Je ne mentionnerai pas toutes les affaires dont Cicéron s’occupa pendant cette période parce qu’il y en eut des dizaines, toutes entrant dans sa stratégie de rendre le plus de personnes influentes possible redevables pour qu’ils le soutiennent aux élections consulaires, et pour que son nom soit sans cesse présent à l’esprit des électeurs. Il sélectionnait ses clients avec le plus grand soin, et comptait parmi eux au moins quatre sénateurs : Fundanius, qui contrôlait une grosse corporation de vote ; Orchivius, qui avait été préteur en même temps que lui ; Gallius, qui projetait de se présenter à la préture ; et Mucius Orestinus, accusé de vol, qui espérait devenir tribun et dont l’affaire monopolisa le cabinet pendant de nombreux jours.
Je crois que, jamais auparavant, un candidat n’avait abordé le métier de la politique justement comme cela — comme un métier — et, chaque semaine, il y avait réunion dans le bureau de Cicéron pour évaluer les progrès de la campagne.
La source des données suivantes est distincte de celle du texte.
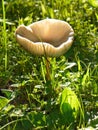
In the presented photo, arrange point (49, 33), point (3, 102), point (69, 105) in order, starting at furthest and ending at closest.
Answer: point (49, 33), point (3, 102), point (69, 105)

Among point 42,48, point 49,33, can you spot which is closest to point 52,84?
point 42,48

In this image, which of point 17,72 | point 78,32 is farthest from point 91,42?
point 17,72

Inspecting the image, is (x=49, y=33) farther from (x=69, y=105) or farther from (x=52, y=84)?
(x=69, y=105)

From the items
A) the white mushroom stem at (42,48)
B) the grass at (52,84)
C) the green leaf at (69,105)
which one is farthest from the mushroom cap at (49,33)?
the green leaf at (69,105)

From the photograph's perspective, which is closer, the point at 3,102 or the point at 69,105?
the point at 69,105

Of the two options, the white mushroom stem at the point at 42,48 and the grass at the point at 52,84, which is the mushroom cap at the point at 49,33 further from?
the grass at the point at 52,84

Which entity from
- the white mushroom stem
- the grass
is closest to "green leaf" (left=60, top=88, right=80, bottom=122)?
the grass

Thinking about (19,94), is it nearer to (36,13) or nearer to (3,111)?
(3,111)

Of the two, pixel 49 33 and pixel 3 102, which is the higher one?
pixel 49 33
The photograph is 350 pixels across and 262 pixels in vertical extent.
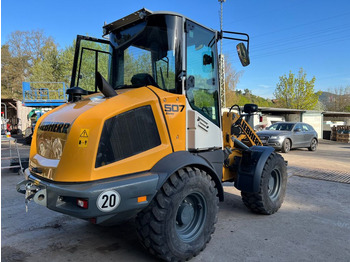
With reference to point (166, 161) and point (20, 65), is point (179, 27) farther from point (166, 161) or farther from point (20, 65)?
point (20, 65)

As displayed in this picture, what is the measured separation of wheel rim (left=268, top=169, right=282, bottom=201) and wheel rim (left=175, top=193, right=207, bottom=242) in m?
2.00

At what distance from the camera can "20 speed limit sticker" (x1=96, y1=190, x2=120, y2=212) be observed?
2.35 m

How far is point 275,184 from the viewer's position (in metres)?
4.79

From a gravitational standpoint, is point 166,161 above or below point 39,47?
below

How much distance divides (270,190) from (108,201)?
10.8 feet

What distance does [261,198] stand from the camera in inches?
166

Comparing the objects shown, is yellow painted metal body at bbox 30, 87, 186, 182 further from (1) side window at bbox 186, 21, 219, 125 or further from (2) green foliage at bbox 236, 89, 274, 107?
(2) green foliage at bbox 236, 89, 274, 107

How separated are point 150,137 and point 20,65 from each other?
142 feet

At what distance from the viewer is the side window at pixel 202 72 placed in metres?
3.32

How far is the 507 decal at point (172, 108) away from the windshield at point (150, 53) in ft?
0.65

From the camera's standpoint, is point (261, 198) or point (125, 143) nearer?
point (125, 143)

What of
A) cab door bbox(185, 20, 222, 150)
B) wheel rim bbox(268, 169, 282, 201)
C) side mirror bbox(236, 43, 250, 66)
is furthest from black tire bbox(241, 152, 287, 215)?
side mirror bbox(236, 43, 250, 66)

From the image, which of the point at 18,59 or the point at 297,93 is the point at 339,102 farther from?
the point at 18,59

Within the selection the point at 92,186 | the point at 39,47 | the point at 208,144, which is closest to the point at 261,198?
the point at 208,144
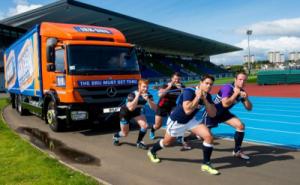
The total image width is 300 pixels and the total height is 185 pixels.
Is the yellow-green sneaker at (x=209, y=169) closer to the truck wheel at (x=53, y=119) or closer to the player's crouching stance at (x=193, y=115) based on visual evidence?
the player's crouching stance at (x=193, y=115)

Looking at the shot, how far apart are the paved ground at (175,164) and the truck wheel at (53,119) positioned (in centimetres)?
116

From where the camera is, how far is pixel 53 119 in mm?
10984

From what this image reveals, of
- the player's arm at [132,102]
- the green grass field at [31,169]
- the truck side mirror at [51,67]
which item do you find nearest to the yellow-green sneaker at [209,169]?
the green grass field at [31,169]

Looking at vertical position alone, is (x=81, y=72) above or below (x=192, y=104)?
above

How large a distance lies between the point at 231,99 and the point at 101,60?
16.2 feet

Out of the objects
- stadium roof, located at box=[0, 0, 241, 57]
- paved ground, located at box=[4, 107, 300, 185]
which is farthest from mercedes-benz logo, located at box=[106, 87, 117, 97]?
stadium roof, located at box=[0, 0, 241, 57]

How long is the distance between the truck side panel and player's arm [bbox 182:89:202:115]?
730cm

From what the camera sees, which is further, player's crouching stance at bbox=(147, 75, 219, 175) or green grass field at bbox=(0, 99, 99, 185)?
player's crouching stance at bbox=(147, 75, 219, 175)

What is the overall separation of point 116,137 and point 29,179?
10.2 feet

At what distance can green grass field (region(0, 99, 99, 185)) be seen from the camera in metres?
5.73

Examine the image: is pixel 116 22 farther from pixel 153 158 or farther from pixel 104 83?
pixel 153 158

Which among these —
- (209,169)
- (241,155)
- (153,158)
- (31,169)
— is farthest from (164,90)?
(31,169)

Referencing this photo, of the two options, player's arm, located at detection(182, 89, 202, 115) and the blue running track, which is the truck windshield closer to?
the blue running track

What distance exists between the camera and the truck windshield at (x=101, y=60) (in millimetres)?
9977
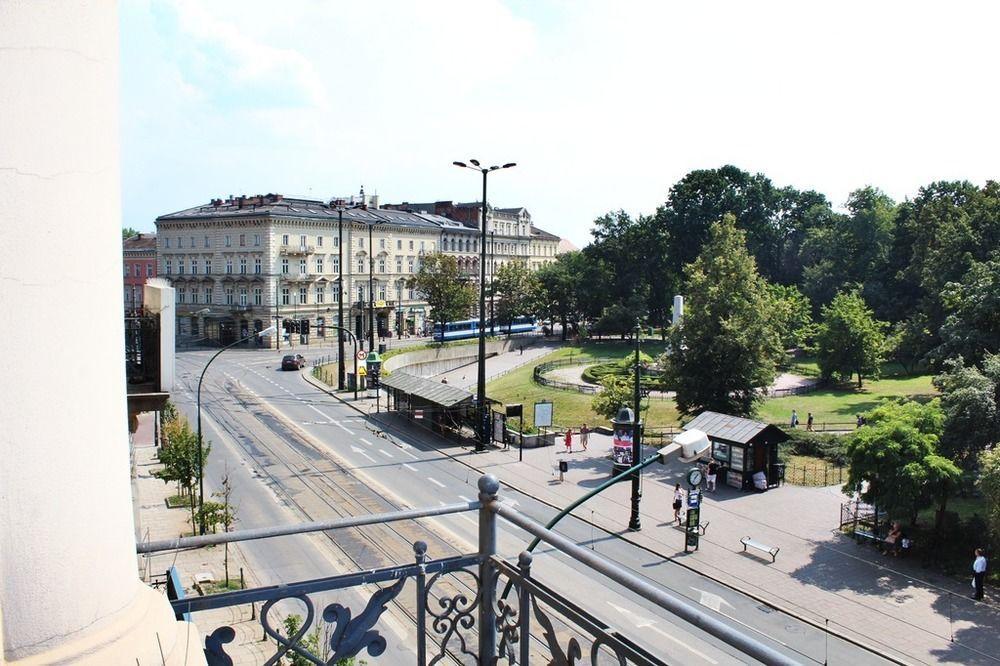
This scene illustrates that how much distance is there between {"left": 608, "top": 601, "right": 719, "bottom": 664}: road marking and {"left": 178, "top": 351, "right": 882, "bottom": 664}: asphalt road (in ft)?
0.10

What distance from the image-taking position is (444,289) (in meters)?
76.6

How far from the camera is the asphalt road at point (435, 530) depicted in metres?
17.5

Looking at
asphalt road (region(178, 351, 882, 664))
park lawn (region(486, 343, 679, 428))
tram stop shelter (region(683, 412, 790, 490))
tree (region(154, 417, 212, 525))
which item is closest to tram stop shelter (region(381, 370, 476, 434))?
asphalt road (region(178, 351, 882, 664))

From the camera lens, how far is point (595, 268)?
81.3 meters

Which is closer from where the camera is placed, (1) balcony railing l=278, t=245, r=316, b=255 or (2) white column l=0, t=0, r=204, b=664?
(2) white column l=0, t=0, r=204, b=664

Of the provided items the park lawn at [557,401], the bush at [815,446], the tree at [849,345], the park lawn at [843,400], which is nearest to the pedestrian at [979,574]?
the bush at [815,446]

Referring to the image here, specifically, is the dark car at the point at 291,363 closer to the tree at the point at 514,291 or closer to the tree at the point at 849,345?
the tree at the point at 514,291

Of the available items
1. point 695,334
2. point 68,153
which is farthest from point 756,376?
point 68,153

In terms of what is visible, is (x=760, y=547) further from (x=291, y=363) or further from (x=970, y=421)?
(x=291, y=363)

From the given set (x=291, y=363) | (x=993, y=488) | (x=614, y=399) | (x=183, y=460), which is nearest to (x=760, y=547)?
(x=993, y=488)

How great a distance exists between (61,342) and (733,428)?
96.3ft

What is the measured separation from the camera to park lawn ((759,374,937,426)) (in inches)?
1705

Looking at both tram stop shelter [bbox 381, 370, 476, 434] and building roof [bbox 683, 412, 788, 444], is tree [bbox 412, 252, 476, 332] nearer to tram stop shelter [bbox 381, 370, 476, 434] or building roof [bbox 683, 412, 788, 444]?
tram stop shelter [bbox 381, 370, 476, 434]

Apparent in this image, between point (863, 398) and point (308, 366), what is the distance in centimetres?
3956
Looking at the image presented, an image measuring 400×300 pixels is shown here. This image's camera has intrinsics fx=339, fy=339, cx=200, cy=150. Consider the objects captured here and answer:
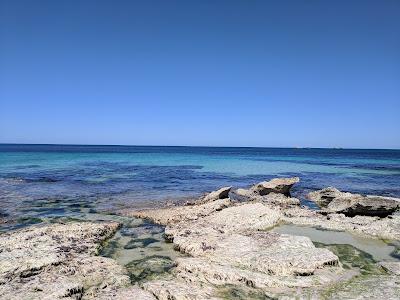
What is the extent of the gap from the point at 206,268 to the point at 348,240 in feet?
20.6

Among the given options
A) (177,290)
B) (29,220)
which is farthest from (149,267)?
(29,220)

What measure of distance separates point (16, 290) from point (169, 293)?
325 centimetres

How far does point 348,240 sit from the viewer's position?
39.7ft

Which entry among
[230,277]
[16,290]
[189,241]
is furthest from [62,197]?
Answer: [230,277]

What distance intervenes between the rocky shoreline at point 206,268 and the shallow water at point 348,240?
442 millimetres

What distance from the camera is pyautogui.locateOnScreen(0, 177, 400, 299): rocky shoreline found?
737 centimetres

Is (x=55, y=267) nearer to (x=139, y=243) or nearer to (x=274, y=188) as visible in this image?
(x=139, y=243)

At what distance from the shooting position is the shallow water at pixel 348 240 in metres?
10.7

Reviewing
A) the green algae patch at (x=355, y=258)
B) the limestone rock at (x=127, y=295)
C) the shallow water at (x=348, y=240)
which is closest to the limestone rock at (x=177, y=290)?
the limestone rock at (x=127, y=295)

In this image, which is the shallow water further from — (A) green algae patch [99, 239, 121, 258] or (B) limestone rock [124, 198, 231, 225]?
(A) green algae patch [99, 239, 121, 258]

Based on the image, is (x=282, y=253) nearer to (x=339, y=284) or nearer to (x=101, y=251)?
(x=339, y=284)

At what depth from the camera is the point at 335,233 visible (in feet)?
42.7

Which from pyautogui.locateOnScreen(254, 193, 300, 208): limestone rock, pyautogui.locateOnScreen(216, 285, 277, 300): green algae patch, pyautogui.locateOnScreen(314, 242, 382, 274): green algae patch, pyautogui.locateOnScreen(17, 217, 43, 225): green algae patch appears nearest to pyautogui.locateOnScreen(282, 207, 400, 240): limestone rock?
pyautogui.locateOnScreen(314, 242, 382, 274): green algae patch

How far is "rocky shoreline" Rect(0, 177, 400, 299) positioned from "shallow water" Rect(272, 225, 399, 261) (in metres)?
0.44
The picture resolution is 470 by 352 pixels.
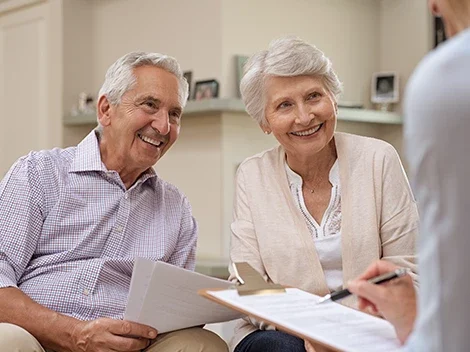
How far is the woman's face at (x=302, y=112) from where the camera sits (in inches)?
78.4

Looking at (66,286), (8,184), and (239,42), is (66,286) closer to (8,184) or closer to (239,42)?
(8,184)

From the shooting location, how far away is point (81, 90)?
17.4 feet

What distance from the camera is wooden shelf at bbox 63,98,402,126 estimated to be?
4234 millimetres

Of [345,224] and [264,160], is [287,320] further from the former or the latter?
[264,160]

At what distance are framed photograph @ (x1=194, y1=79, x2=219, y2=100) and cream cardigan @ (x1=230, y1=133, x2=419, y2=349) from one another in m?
2.41

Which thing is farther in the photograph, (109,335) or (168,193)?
(168,193)

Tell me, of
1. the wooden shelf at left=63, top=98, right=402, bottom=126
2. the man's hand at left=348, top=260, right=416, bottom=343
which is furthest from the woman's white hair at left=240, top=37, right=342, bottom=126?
the wooden shelf at left=63, top=98, right=402, bottom=126

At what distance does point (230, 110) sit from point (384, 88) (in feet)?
5.01

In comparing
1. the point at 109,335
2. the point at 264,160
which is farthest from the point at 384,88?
the point at 109,335

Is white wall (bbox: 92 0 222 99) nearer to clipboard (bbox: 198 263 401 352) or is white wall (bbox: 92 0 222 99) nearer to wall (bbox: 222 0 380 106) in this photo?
wall (bbox: 222 0 380 106)

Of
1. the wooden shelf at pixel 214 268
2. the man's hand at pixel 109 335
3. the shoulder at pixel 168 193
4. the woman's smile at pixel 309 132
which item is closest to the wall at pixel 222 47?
the wooden shelf at pixel 214 268

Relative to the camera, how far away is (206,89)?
4.48 m

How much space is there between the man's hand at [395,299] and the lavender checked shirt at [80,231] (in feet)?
3.24

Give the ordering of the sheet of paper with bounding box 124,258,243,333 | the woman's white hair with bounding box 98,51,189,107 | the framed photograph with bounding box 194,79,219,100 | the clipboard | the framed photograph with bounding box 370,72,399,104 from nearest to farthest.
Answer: the clipboard
the sheet of paper with bounding box 124,258,243,333
the woman's white hair with bounding box 98,51,189,107
the framed photograph with bounding box 194,79,219,100
the framed photograph with bounding box 370,72,399,104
Les participants apparaissaient épisodiquement, mais le noyau dur de la cellule était composé de cinq personnes : Cicéron lui-même, Quintus, Frugi, moi-même et l’élève de Cicéron, Caelius, qui, quoique très jeune (ou peut-être justement parce qu’il l’était), se plaisait à collecter les potins dans toute la ville. Quintus fut une fois de plus directeur de campagne et insista pour présider les séances. Il se plaisait à suggérer, par un sourire indulgent ou un haussement de sourcils occasionnel, que Cicéron, malgré tout son génie, pouvait parfois être un intellectuel farfelu qui avait besoin du bon sens un peu fruste de son frère pour lui remettre les pieds sur terre ; et Cicéron se prêtait à ce jeu d’assez bonne grâce.